While many films choose to depend solely on either psychological or visual horror,  Jeremy Saulnier’s “Green Room” masterfully blends both, resulting in a film with unparalleled tension and dread.


For those who are “true”, Punk Rock is more than a genre of music, it’s a lifestyle.  The four young band members in “Green Room” embody this lifestyle passionately.  Traveling up along the Eastern US, they are always looking for the next paying gig.  Their route is often decided on how much pocket change they have or where the nearest large parking lot is they can syphon gas from.  When a large performance falls through, out of desperation they take a tip that leads them to a secluded backwoods venue populated with other true believers, of the White Supremacist type.  After surviving their set, they are quickly rushed out of the bar, but their guitarist, Sam (Alia Shawkat) returns to the Green Room to grab her cell phone.  There she witnesses the aftermath of a murder, and the apparent guilty party standing around.  The venue’s manager, Gabe (Macon Blair) frantically locks the rest of the group in the room and calls the owner and fearsome leader, Darcy (Patrick Stewart).

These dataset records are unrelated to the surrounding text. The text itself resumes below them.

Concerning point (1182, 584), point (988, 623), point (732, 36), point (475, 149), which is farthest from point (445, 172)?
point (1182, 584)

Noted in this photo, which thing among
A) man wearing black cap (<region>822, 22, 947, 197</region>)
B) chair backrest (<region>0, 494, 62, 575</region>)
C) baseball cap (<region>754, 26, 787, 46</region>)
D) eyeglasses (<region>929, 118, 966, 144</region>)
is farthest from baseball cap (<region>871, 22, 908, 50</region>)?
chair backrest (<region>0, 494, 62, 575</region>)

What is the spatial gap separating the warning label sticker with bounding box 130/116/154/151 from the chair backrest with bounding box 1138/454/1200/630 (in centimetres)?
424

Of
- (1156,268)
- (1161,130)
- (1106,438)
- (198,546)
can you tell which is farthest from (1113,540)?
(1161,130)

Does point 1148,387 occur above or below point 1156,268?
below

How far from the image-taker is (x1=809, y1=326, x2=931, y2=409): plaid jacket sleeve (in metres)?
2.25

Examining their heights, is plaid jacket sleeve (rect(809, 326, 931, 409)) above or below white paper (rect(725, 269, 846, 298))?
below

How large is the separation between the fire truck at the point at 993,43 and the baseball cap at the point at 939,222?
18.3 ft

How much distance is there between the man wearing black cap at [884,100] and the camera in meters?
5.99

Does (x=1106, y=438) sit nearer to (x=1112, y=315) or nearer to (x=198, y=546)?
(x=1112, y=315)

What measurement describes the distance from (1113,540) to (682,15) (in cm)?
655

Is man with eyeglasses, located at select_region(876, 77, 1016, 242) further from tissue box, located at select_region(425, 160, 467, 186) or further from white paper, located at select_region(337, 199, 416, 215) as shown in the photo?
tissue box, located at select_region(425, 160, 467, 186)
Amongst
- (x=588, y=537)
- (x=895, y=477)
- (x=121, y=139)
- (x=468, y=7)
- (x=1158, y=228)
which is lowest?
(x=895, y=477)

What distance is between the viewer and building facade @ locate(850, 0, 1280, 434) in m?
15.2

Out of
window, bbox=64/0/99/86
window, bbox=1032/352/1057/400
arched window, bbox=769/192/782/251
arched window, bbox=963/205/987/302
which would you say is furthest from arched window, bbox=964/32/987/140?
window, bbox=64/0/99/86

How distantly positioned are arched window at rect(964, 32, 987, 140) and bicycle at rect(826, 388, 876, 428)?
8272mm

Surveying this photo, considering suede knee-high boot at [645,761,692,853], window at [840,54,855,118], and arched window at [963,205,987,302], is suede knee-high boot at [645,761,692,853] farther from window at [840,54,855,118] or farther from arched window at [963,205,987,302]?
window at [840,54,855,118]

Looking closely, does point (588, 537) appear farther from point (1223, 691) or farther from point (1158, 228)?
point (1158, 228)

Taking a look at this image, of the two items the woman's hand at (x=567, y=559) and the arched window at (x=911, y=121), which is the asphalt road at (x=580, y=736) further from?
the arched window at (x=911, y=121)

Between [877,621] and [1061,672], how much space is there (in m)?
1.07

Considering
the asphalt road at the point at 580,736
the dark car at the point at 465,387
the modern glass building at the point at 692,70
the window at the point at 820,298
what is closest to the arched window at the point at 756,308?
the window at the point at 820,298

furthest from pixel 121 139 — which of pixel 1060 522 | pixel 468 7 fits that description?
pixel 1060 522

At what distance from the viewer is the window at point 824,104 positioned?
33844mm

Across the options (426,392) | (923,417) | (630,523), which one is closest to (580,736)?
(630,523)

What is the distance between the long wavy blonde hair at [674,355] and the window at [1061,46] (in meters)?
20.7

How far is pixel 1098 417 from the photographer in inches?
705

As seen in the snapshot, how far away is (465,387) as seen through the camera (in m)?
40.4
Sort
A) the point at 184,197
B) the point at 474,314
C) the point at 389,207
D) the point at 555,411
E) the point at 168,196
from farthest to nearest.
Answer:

Once Darcy arrives, a mental chess match begins between trapped  group and the calculating killers outside.  The script excels in the way it slowly builds this tension, and addresses every question that the audience wonders.  None of the characters are fools and while some of their choices are not the best, every action they take is calculated and rooted in logic. Comments made early in the film eventually take on more meaning and serve to complete a number of loose ends that a lesser film would have ignored.  Expanding on the slow burn that Saulnier used to great effect in “Blue Ruin”, the tension is almost unbearable, when it is interrupted with startling graphic violence. The visceral brutality would be enough to shock on its own, but coupled with the underlying psychological battle makes it is exponentially more impactful.


A script this sharp can’t stand on it’s own without a cast that can deliver it and make this extreme scenario seem believable.  Thankfully, the entire cast excels, especially Patrick Stewart, in a such a shockingly cold blooded performance it’s hard to believe the same man valiantly helmed the Enterprise for all those years.  Fellow Star Trek veteran Anton Yelchin also impresses, his role reminiscent of Hitchcock’s favorite trope; the average man thrown into an extreme situation.  
“Green Room” is not for all audiences, but for those looking for an unrelenting thriller, few others are this masterfully crafted.